» Goal of the exercise
Every line from the one with "What is the distance of" through the end of the records below should be restated word for word, and nothing outside that span.

» Entries
• • •

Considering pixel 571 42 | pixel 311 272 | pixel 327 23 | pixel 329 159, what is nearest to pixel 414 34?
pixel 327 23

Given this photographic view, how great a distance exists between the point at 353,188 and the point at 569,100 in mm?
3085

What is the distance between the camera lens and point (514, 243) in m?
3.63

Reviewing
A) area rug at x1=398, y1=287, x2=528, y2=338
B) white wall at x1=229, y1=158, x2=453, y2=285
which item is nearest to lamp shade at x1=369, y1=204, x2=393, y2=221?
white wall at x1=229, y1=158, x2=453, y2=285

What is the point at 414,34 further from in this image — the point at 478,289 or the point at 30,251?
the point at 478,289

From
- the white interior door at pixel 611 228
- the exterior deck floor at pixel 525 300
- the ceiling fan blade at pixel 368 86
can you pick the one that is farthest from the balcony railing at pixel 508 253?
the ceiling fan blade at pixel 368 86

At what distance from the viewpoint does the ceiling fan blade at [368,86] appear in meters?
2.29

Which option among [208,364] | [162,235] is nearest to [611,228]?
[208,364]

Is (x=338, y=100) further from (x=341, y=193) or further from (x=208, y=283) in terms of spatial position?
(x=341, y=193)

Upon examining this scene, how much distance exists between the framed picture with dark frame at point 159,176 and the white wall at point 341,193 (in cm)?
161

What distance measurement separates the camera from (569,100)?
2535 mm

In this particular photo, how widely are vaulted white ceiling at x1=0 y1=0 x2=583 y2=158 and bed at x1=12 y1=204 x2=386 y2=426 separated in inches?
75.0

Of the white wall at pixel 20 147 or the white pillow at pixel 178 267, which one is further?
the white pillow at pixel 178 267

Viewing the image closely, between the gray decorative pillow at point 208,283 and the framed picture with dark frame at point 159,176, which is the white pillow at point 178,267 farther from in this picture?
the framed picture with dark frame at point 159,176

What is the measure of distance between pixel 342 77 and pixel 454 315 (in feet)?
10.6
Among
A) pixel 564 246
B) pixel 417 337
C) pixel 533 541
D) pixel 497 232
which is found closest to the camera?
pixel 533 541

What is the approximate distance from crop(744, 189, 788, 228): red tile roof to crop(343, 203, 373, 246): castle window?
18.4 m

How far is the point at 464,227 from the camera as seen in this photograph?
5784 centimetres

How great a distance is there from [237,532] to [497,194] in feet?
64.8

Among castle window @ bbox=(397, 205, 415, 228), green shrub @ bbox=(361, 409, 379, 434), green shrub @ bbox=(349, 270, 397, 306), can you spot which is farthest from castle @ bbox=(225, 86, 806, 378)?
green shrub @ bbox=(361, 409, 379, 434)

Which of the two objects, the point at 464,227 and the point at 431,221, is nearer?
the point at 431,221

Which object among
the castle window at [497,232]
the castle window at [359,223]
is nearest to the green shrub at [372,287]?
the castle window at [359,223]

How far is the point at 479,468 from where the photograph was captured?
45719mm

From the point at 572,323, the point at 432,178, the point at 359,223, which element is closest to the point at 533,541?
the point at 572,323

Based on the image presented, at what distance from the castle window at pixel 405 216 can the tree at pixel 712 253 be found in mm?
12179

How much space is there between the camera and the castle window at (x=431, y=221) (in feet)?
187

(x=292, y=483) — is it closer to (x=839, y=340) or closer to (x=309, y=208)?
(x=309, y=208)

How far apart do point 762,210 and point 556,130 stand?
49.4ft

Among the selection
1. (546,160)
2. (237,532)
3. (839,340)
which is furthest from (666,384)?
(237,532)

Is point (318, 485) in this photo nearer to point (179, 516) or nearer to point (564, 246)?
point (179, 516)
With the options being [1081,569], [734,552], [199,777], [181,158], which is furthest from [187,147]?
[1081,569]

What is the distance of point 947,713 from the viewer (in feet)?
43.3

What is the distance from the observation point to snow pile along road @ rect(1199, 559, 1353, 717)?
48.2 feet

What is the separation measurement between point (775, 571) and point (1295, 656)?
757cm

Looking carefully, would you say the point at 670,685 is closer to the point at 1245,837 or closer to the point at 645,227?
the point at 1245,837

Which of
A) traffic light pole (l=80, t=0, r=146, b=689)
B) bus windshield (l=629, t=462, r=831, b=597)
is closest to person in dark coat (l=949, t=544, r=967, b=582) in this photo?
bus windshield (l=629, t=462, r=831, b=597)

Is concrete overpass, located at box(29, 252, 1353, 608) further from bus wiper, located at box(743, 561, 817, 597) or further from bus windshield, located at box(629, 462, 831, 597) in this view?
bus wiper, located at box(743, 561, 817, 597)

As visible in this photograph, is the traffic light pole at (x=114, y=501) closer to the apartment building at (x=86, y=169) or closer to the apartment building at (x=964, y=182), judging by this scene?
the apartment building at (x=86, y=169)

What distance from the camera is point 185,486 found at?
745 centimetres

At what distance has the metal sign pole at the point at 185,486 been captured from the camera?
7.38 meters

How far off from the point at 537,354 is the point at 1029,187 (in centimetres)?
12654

• • •

» Finished answer
What is the distance of point 947,713 from the viewer (in feet)?
43.3

What is the distance from the observation point to snow pile along road @ rect(1199, 559, 1353, 717)?
48.2 feet

What is the separation measurement between point (775, 571) and point (1295, 656)?
757cm

Looking carefully, would you say the point at 670,685 is closer to the point at 1245,837 or closer to the point at 645,227?
the point at 1245,837

Which of
A) traffic light pole (l=80, t=0, r=146, b=689)
B) bus windshield (l=629, t=462, r=831, b=597)
is closest to person in dark coat (l=949, t=544, r=967, b=582) in this photo?
bus windshield (l=629, t=462, r=831, b=597)

Is concrete overpass, located at box(29, 252, 1353, 608) further from bus wiper, located at box(743, 561, 817, 597) or further from bus windshield, located at box(629, 462, 831, 597) in this view?
bus wiper, located at box(743, 561, 817, 597)

As visible in this photograph, is the traffic light pole at (x=114, y=501) closer to the apartment building at (x=86, y=169) or closer to the apartment building at (x=964, y=182), judging by this scene?
the apartment building at (x=86, y=169)

What distance from the camera is point 185,486 found at?
745 centimetres

At what distance has the metal sign pole at the point at 185,486 been captured from the camera?
7.38 meters

How far off from the point at 537,354 is the point at 1029,187 (in centimetres)?
12654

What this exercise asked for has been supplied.